> **What is being asked**:
Please count the lines of the records below that contain the string "closest", with case counting, and give only that number.

> **Record excerpts**:
----------------
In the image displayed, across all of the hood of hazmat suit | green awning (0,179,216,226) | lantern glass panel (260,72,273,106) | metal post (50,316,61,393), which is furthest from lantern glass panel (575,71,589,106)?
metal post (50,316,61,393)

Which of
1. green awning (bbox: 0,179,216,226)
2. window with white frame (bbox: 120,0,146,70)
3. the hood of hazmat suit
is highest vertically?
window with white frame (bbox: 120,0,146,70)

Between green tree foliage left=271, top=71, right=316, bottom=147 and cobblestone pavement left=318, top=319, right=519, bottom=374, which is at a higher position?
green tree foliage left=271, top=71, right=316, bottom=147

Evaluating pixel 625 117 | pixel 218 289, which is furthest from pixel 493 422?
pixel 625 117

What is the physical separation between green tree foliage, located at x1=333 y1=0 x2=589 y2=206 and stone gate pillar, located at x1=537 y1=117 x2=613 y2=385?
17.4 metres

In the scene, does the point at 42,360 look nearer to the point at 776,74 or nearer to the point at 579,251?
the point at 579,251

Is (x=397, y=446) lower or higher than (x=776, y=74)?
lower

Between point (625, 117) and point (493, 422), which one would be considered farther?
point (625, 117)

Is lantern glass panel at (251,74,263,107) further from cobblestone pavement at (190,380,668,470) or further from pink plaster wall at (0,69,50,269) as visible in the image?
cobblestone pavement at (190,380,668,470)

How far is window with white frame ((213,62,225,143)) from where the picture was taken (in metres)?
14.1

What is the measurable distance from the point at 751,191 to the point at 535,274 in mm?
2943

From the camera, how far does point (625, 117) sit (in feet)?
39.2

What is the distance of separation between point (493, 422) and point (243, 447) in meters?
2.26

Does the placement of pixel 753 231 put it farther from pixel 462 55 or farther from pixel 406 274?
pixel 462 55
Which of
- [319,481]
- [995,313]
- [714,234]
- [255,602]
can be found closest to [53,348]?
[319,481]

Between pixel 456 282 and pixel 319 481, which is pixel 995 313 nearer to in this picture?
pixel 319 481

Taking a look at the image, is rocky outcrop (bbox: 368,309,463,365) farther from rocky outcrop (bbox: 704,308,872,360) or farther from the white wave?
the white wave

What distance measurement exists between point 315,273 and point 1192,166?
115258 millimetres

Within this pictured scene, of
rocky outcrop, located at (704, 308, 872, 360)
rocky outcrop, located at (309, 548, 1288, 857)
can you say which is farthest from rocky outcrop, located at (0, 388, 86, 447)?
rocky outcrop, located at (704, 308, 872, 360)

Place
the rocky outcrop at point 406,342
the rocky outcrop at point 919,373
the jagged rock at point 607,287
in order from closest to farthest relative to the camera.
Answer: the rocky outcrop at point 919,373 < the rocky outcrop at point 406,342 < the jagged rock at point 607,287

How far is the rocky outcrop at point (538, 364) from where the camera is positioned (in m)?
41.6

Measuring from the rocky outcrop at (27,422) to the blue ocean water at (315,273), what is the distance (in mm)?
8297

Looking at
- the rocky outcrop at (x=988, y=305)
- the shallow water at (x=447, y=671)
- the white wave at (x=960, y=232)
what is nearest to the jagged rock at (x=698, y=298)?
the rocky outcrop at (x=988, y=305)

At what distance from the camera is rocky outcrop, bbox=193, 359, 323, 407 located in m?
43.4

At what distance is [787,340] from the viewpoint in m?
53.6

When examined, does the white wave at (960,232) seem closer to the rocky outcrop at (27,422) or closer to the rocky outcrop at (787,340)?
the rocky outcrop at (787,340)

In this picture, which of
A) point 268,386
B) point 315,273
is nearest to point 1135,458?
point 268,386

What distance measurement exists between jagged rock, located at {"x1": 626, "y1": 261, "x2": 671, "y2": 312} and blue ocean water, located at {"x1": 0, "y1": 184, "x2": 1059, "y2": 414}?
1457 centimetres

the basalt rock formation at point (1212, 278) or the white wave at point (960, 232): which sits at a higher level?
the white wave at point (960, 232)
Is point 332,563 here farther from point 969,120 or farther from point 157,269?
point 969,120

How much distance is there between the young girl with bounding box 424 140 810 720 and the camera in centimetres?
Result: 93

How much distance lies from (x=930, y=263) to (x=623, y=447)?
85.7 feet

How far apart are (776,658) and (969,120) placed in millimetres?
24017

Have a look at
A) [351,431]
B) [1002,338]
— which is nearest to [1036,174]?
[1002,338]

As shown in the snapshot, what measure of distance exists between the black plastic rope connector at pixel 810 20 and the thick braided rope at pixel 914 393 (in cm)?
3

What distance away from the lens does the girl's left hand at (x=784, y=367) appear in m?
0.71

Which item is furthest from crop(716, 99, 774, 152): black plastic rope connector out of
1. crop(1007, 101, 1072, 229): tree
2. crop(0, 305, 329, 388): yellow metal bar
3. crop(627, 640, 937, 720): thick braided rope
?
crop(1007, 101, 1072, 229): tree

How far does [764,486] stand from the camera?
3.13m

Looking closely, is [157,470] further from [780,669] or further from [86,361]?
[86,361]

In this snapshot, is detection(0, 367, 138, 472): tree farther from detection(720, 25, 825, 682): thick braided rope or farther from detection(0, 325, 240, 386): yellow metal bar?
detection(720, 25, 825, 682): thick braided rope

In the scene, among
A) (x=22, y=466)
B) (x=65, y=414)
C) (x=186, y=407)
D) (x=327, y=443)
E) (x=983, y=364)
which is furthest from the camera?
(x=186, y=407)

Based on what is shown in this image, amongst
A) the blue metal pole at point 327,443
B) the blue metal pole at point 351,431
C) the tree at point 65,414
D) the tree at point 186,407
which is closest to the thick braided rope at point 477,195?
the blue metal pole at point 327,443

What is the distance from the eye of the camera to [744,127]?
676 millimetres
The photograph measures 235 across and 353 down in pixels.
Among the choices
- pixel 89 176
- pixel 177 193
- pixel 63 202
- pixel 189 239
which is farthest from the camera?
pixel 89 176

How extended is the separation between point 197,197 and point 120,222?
----------------
> **The output**:
3